The connection string should be the following (replace pk with your initials):
jdbc:mysql://google/webshop?cloudSqlInstance=pk-bigdata:us-central1:pk-sql&socketFactory=com.google.cloud.sql.mysql.SocketFactory&useSSL=False
The import query should be the following in order to select all rows from the sales table:
select * from sales
Don't forget to scroll down and set the right credentials (in our case username is root without password):
Hit "Get schema" located under the connection string. On the right side, you should see the columns of our table:
Hit "Validate" on the top right and if no errors were found, you can close the properties using the "X".

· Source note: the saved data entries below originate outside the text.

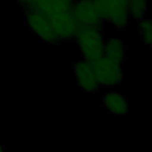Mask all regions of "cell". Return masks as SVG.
<instances>
[{
	"label": "cell",
	"mask_w": 152,
	"mask_h": 152,
	"mask_svg": "<svg viewBox=\"0 0 152 152\" xmlns=\"http://www.w3.org/2000/svg\"><path fill=\"white\" fill-rule=\"evenodd\" d=\"M74 38L76 39V45L82 59L91 62L103 56L106 39L102 30L78 24Z\"/></svg>",
	"instance_id": "obj_1"
},
{
	"label": "cell",
	"mask_w": 152,
	"mask_h": 152,
	"mask_svg": "<svg viewBox=\"0 0 152 152\" xmlns=\"http://www.w3.org/2000/svg\"><path fill=\"white\" fill-rule=\"evenodd\" d=\"M100 15L116 30H125L129 26L131 15L127 8L128 0H94Z\"/></svg>",
	"instance_id": "obj_2"
},
{
	"label": "cell",
	"mask_w": 152,
	"mask_h": 152,
	"mask_svg": "<svg viewBox=\"0 0 152 152\" xmlns=\"http://www.w3.org/2000/svg\"><path fill=\"white\" fill-rule=\"evenodd\" d=\"M24 24L27 27V30L40 42L46 44L59 43L53 32V27L49 13L40 11L24 12Z\"/></svg>",
	"instance_id": "obj_3"
},
{
	"label": "cell",
	"mask_w": 152,
	"mask_h": 152,
	"mask_svg": "<svg viewBox=\"0 0 152 152\" xmlns=\"http://www.w3.org/2000/svg\"><path fill=\"white\" fill-rule=\"evenodd\" d=\"M95 75V78L101 87L113 88L120 84L124 78V70L122 65L110 61L109 58L101 56L97 59L89 62Z\"/></svg>",
	"instance_id": "obj_4"
},
{
	"label": "cell",
	"mask_w": 152,
	"mask_h": 152,
	"mask_svg": "<svg viewBox=\"0 0 152 152\" xmlns=\"http://www.w3.org/2000/svg\"><path fill=\"white\" fill-rule=\"evenodd\" d=\"M71 12L77 24L103 31L106 21L100 15L94 0H75Z\"/></svg>",
	"instance_id": "obj_5"
},
{
	"label": "cell",
	"mask_w": 152,
	"mask_h": 152,
	"mask_svg": "<svg viewBox=\"0 0 152 152\" xmlns=\"http://www.w3.org/2000/svg\"><path fill=\"white\" fill-rule=\"evenodd\" d=\"M71 71L76 80V86L83 91L88 94L96 93L100 88L95 75L93 72L91 65L88 61L77 59L71 64Z\"/></svg>",
	"instance_id": "obj_6"
},
{
	"label": "cell",
	"mask_w": 152,
	"mask_h": 152,
	"mask_svg": "<svg viewBox=\"0 0 152 152\" xmlns=\"http://www.w3.org/2000/svg\"><path fill=\"white\" fill-rule=\"evenodd\" d=\"M101 104L107 112L116 116H122L128 113V100L119 91H107L101 99Z\"/></svg>",
	"instance_id": "obj_7"
},
{
	"label": "cell",
	"mask_w": 152,
	"mask_h": 152,
	"mask_svg": "<svg viewBox=\"0 0 152 152\" xmlns=\"http://www.w3.org/2000/svg\"><path fill=\"white\" fill-rule=\"evenodd\" d=\"M103 56L120 65H124L127 57V44L121 38L106 39Z\"/></svg>",
	"instance_id": "obj_8"
},
{
	"label": "cell",
	"mask_w": 152,
	"mask_h": 152,
	"mask_svg": "<svg viewBox=\"0 0 152 152\" xmlns=\"http://www.w3.org/2000/svg\"><path fill=\"white\" fill-rule=\"evenodd\" d=\"M127 8L131 19L140 20L146 17L150 11V0H128Z\"/></svg>",
	"instance_id": "obj_9"
},
{
	"label": "cell",
	"mask_w": 152,
	"mask_h": 152,
	"mask_svg": "<svg viewBox=\"0 0 152 152\" xmlns=\"http://www.w3.org/2000/svg\"><path fill=\"white\" fill-rule=\"evenodd\" d=\"M138 34L139 39L146 45L150 46L152 43V17H144L138 20Z\"/></svg>",
	"instance_id": "obj_10"
},
{
	"label": "cell",
	"mask_w": 152,
	"mask_h": 152,
	"mask_svg": "<svg viewBox=\"0 0 152 152\" xmlns=\"http://www.w3.org/2000/svg\"><path fill=\"white\" fill-rule=\"evenodd\" d=\"M43 1L44 0H17V4L24 12H28V11H38Z\"/></svg>",
	"instance_id": "obj_11"
},
{
	"label": "cell",
	"mask_w": 152,
	"mask_h": 152,
	"mask_svg": "<svg viewBox=\"0 0 152 152\" xmlns=\"http://www.w3.org/2000/svg\"><path fill=\"white\" fill-rule=\"evenodd\" d=\"M0 152H6V148H5V146L1 144V141H0Z\"/></svg>",
	"instance_id": "obj_12"
},
{
	"label": "cell",
	"mask_w": 152,
	"mask_h": 152,
	"mask_svg": "<svg viewBox=\"0 0 152 152\" xmlns=\"http://www.w3.org/2000/svg\"><path fill=\"white\" fill-rule=\"evenodd\" d=\"M148 48H150V50H151V52H152V43H151V45H150Z\"/></svg>",
	"instance_id": "obj_13"
},
{
	"label": "cell",
	"mask_w": 152,
	"mask_h": 152,
	"mask_svg": "<svg viewBox=\"0 0 152 152\" xmlns=\"http://www.w3.org/2000/svg\"><path fill=\"white\" fill-rule=\"evenodd\" d=\"M65 1H69V2H74L75 0H65Z\"/></svg>",
	"instance_id": "obj_14"
}]
</instances>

We want to store our data in the GCS-based data lake. Thus, we'll add a sink "GCS" and connect the source with the sink:
Hover over the GCS-box and click on "Properties". Set the following properties:
The reference name could be
webshop_sales_ingest
The cloud storage path could be (change to your initials)
gs://pk-gcs/sales_from_datafusion
We want to use the Parquet format since our data lake should be able to serve analytical workloads.

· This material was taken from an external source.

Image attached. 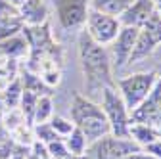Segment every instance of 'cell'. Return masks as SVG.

Hit "Validate", make sure that your configuration doesn't show any errors, and close the window.
Next, we want to take a quick look at the data and validate that we are connecting the right source. Click on "Preview":
Next, we need to run the pipeline once (in preview mode):
This will take some seconds. When hovering of any of the stages and selecting "Preview Data" you should see our source data:
In order to be able to reuse our specified pipeline, please export it to your local filesystem:
Please click "Save" and afterwards "Deploy" in the pipeline builder. The output should look like this (showing the pipeline in the lower part):
Please adapt the deployment options in order to avoid quota restrictions:
The master node also needs to be adapted:
Please click "Run". The pipeline is now executed using a DataProc Hadoop cluster (i.e. it is horizontally scalable and big data-ready!). Our ingestion logic is transformed to a Spark job. One can see that a cluster is being generated by opening the DataProc overview page in the cloud console:
The cluster is provisioned (i.e. set up) - in Data Fusion you can see the current status:
If everything is fine you should see the following output. In case of errors, you need to check the "Logs":
When checking GCS, you should see the respective Parquet files in a folder named after the job's execution time:
Please go back to the pipeline and hit the configure button. You can increase the performance of your cluster here:
Please make sure to delete your data fusion instance in order to avoid high costs (in case of the live lecture please leave it running):
Congratulations, you set up a modern, cloud-based and horizontally scaling ingestion pipeline using GCP's data fusion with an automatically provisioned Hadoop cluster below (using Spark for the extraction / ingestion logic). Data Fusion is very powerful and would also allow for "data wrangling". We skipped this part here since we are still concerned with data ingestion.